All the saints felt like strangers on earth. Remember the ancient king David. Who else but he was settled in earthly life, surrounded by prosperity, and he said: “I am a sojourner in the land, and a stranger, as all my fathers” (Ps. 39:12). Shouldn’t we all consider earthly life as the time of our dangerous journey? It is necessary that we, Christians, despise wealth, glory and high position and that everything earthly be insignificant in our eyes, “For we know that if our earthly house, this tent, is destroyed, we have a building from God, a house not made with hands, eternal in the heavens" (2 Cor. 5:1).

But unbelievers do not know and do not want to know that from God we have a dwelling-place in heaven, erected for the saints, for those whose thoughts were directed to the higher and incomparably more precious heavenly things, and not to the blessings of the world. The saints sighed, were burdened by life, and suffered, like righteous Lot, living among a furiously depraved people. All those who are pure in heart, who do not tolerate evil, are tormented in this life by untruth and strive to go further away, into the kingdom of eternal truth. They strive to put off their sinful body and put on the new heavenly things.

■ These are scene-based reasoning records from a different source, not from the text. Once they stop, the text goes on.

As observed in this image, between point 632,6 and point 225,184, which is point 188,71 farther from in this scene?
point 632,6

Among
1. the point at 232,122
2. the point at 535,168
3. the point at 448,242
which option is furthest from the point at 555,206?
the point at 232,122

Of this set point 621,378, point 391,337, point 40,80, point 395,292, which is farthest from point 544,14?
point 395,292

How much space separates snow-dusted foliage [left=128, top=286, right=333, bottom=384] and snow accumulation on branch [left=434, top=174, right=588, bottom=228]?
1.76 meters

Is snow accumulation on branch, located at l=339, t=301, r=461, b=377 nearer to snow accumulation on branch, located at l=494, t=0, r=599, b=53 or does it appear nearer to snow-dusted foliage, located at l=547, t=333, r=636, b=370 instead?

We all need to be that way. Let us not be like those unfortunate people who save money, hide it under mattresses, in their beds, and themselves live in poverty; the loss of all wealth can shock them so much that they commit suicide. How far these pitiful people are from the saints: from Abraham, from Job, who were looking not “for a permanent city here, but... toward the future” heavenly city. Seek it also, and there may your eternal life rest with our Lord and God Jesus Christ. Amen.